Saturday, September 15, 2007

Nobody's going to BELIEVE the day I had...

Read all of it: it's worth it.

So, after much stalling and a number of hang-ups, I finally decided to get off my sick ass and go somewhere: el-'Alamein, the battlefield famous only for the World War II clashes between the British General Montgomery and the German (he-wasn't-a-Nazi) General Rommel. About an hour and a half away. Not bad. Lonely planet said you can hire a car to take you there from Thomas Cook (basically Avis) at Ramleh Station for about 300 pounds-- translates to about sixty bucks. Hey, it's the weekend. And along the way, says Lonely Planet, plan to drop by the Monastery of Abu Minas.

Okay. Sounds simple enough. The monastery itself was a big pilgrimage site back in the Middle Ages (fancy that! I'm a medievalist!) and became a huge trading city when the holy water there started curing people-- it's believed that after Minas was buried there (he was a Roman legionary that refused to renounce Christ and thus was martyred) gave the grounds special properties. Regardless, as most pilgrimage towns often become, it was a center for trade-- so large and rich, in fact, that it became known across the Rim of Africa as "the City of Marble"-- at least, until the wells dried up and a series of catastrophes (fire, famine, plague-- even a giant earthquake) destroyed the metropolis. For some centuries thereafter, the place was raided by local rulers (even the "civilized" Romans) for its rich supplies of alabaster and marble. Very little remains of the original church, but you can still make out the groundworks and the outline of the city and see the original altar of the basilica (which is pretty neat-- at least some peeps had reverence). However, there's a new monastery on the grounds that's quite beautiful and fully functioning. I was much bemused reading the Arabic variants of my favorite saints under their icons-- "Betrus" for Peter, and so on-- but the icons were quite striking.

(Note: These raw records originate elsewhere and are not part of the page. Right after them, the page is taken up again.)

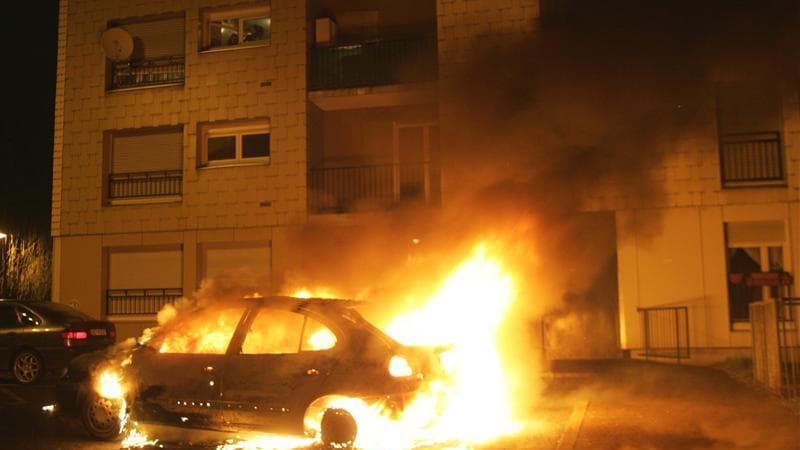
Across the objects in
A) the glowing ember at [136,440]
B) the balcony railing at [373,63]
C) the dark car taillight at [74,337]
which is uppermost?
the balcony railing at [373,63]

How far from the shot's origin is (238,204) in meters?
16.0

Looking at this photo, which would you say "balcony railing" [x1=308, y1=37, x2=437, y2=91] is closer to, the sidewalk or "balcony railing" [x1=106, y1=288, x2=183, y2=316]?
"balcony railing" [x1=106, y1=288, x2=183, y2=316]

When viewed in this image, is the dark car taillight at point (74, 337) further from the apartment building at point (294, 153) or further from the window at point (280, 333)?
the window at point (280, 333)

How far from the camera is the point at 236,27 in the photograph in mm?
16922

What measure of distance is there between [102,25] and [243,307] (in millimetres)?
12928

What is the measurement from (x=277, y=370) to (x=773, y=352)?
614 cm

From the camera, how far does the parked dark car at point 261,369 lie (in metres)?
6.41

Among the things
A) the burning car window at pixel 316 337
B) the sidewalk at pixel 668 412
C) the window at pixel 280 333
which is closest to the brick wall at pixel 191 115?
the sidewalk at pixel 668 412

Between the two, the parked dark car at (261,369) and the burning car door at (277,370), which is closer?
the parked dark car at (261,369)

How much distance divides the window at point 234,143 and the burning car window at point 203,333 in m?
9.25

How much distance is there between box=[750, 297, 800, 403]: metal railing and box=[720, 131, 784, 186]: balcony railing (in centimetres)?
463

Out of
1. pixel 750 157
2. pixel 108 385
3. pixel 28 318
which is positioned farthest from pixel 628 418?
pixel 28 318

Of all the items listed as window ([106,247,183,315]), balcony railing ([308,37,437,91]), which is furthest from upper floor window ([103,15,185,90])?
window ([106,247,183,315])

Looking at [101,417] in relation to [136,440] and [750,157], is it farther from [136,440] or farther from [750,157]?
[750,157]
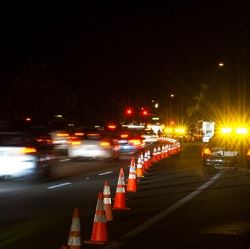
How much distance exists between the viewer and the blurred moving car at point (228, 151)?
22938 mm

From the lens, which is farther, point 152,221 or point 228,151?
point 228,151

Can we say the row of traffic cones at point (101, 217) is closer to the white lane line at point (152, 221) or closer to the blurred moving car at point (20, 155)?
the white lane line at point (152, 221)

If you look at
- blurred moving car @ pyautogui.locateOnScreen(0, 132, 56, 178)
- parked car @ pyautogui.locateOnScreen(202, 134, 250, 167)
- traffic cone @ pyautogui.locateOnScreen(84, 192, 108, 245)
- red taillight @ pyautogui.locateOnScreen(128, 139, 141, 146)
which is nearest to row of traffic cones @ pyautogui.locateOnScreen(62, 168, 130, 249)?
traffic cone @ pyautogui.locateOnScreen(84, 192, 108, 245)

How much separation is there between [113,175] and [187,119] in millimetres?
99001

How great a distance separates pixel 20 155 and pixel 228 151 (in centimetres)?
783

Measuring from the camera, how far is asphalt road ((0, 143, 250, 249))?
9.91 meters

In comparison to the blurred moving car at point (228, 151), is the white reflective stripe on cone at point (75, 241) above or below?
below

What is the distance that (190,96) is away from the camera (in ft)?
382

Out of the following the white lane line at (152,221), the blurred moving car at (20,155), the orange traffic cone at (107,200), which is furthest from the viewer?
the blurred moving car at (20,155)

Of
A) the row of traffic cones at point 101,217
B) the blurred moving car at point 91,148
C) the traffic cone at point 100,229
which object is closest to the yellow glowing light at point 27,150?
the row of traffic cones at point 101,217

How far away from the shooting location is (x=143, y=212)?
13.0 metres

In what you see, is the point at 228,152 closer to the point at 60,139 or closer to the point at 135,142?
the point at 135,142

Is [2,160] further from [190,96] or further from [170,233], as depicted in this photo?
[190,96]

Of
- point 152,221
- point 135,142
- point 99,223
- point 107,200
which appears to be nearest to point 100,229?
point 99,223
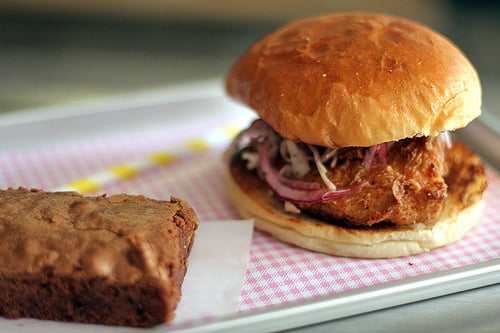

I managed to wander around the olive orchards (where I wasn't supposed to) for about thirty minutes before I run into a philosophy student that kindly guided me out, and stopped to talk to an old cruciform-tattooed effendum (old guy in a galibiyya) about how to access the ruins. But my time had run out, so I walked out to the front of the monastery back to the car.

Or so I thought.

I waited for an hour-- my car didn't show. The driver (quite legitimate) wasn't there. I waited an hour. Two hours. Eventually, other Coptic students from the university began a history lesson and decided to school me on the history of the monastery, trying to convince me to see the ruins. I told them I was waiting for the car.

Eventually, I gave up. I looked around-- saw a gate and a gatekeeper at the far end of the monastery, and walked toward it. I asked the man where the ruins were: he pointed to a spot in the distant sands and said "There. Maybe half an hour by foot. Do you have a car?" I shook my head. "Then God be with you," he said, and he laughed. I wasn't sure how it interpret that.

I shook his hand and walked. Into the desert. The rusty, massive door slammed behind me.

The entire time I was telling myself that this was a bad idea. Probably was. Passed old, burned-out buildings, something resembling a muddy stream, and a mound of impassable reeds. Reads gave way to rocks. Rocks to bricks. And suddenly I was there. Marble blocks on marble blocks, felled columns likew neglected tree trunks. And in the midst of the chaos of what looked like a storm's aftermath, there was the sane gridwork of a Latinized city-- and the half-moon cruciform rooms of basilicas in places. There was a market and a bath and a baptistry, and there it was: I was crawling on top of it, able to tell what it all was from sight, only to confirm it later with a guide and a map. There were capitals-- marble tops of palm trees that had been left in the sand and the sapphire sky. It was incredible.

Eventually, all this reverie was interrupted by Amir, one of the local guides employed by the monastery to show people around, who managed to point out the finer details (the original site of the saint's grave, the wells, the old altar), and bring me back to the comfort of a very cool tent. And who should be waiting there? The history students I had discussed the monastery with earlier.

And thus came my favorite Egypt moment thus far: we played chess for while sipping the sweetest, coldest water I've ever tasted. And bantered each other's chess game.

Let's put it all together: I played chess with history students in an abandoned monastery in the middle of the North African desert after being abandoned by my hired car and driver.

But that's not all.

I walked back to the sound of the monastery bells tolling-- when the gatekeeper informed me that today was the visit from the Coptic Pope-- Shenuda. So: I managed to also see the Coptic Pope.

Eventually, I hitched a ride back from a minibus to Misr station and was greeted by Marym and Markous's smiling parents who had cooked a magnificent meal in out digs. Sand still in my hair, skin sun-kissed, I ate and laughed and told my story.

It was a good day.

(And I still haven't managed to get out to el-'Alamein).